Problem statement
Would you please return only the lines from the one with "class: Mammalia" through the last line of the records below, leaving the pictures out?

++++

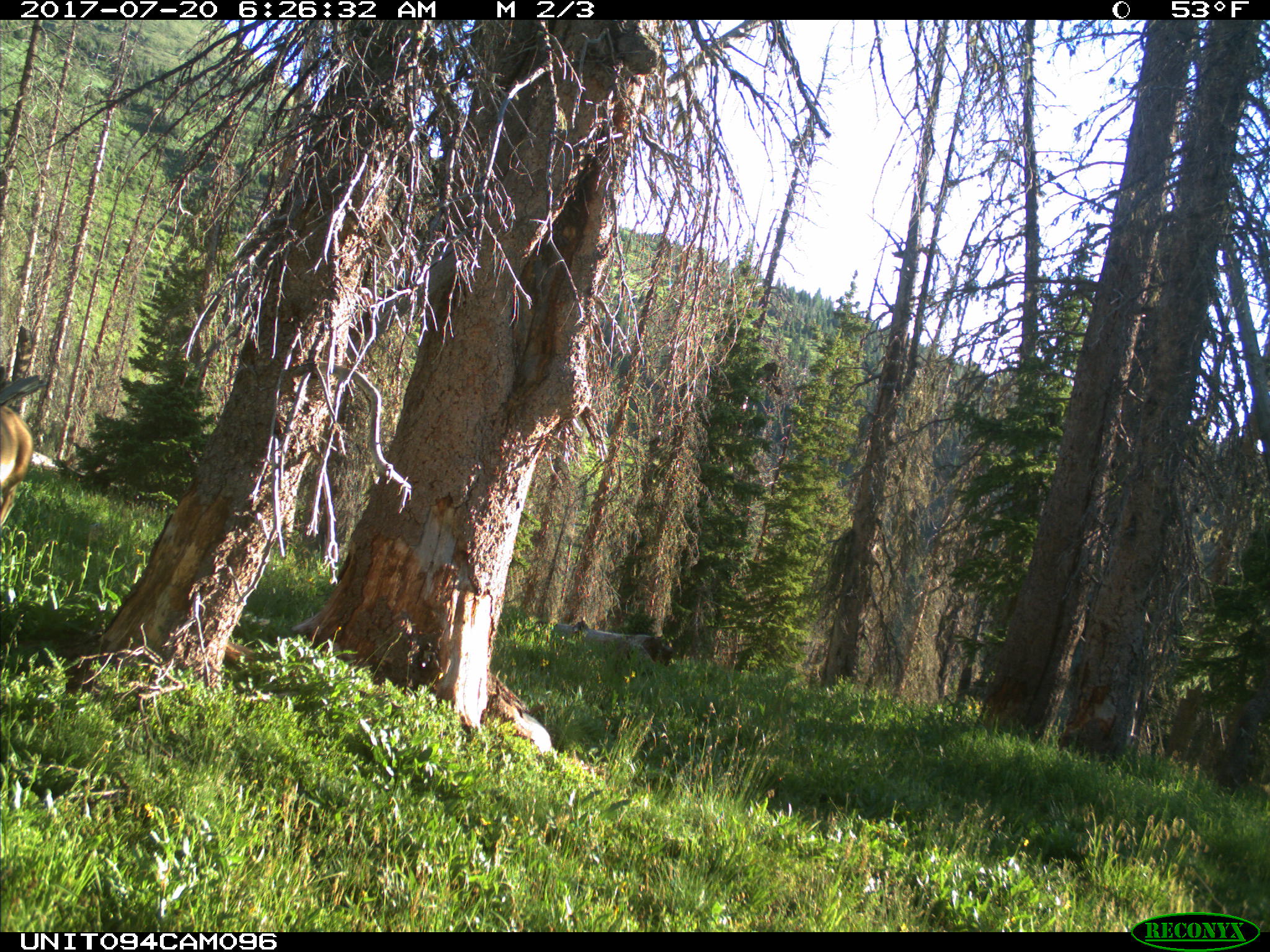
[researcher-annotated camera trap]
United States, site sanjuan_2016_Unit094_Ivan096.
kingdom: Animalia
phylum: Chordata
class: Mammalia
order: Artiodactyla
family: Cervidae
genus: Odocoileus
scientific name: Odocoileus hemionus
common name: mule deer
Odocoileus hemionus (mule deer).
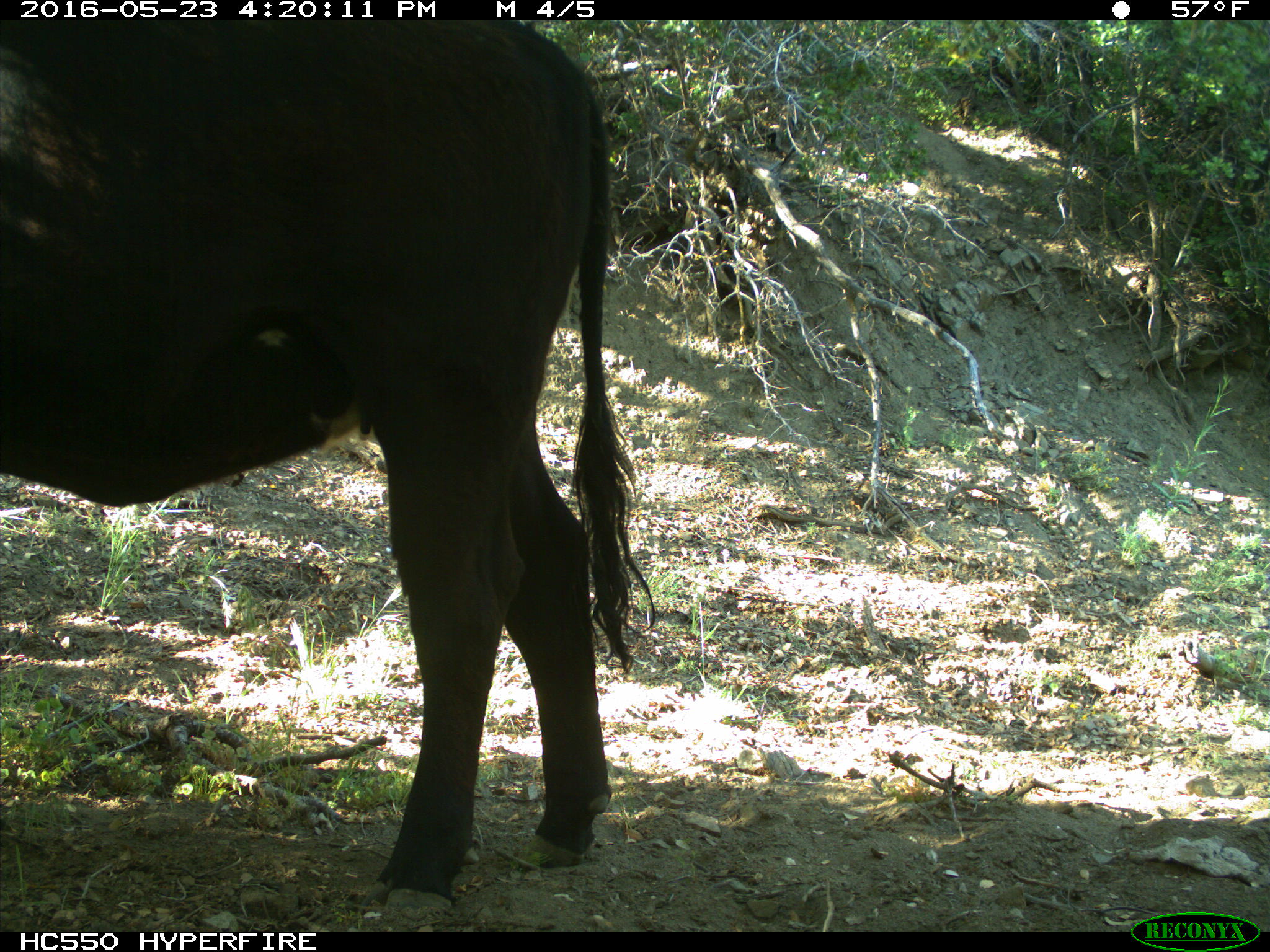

++++

Result of the task
class: Mammalia
order: Artiodactyla
family: Cervidae
genus: Odocoileus
scientific name: Odocoileus hemionus
common name: mule deer
Odocoileus hemionus (mule deer).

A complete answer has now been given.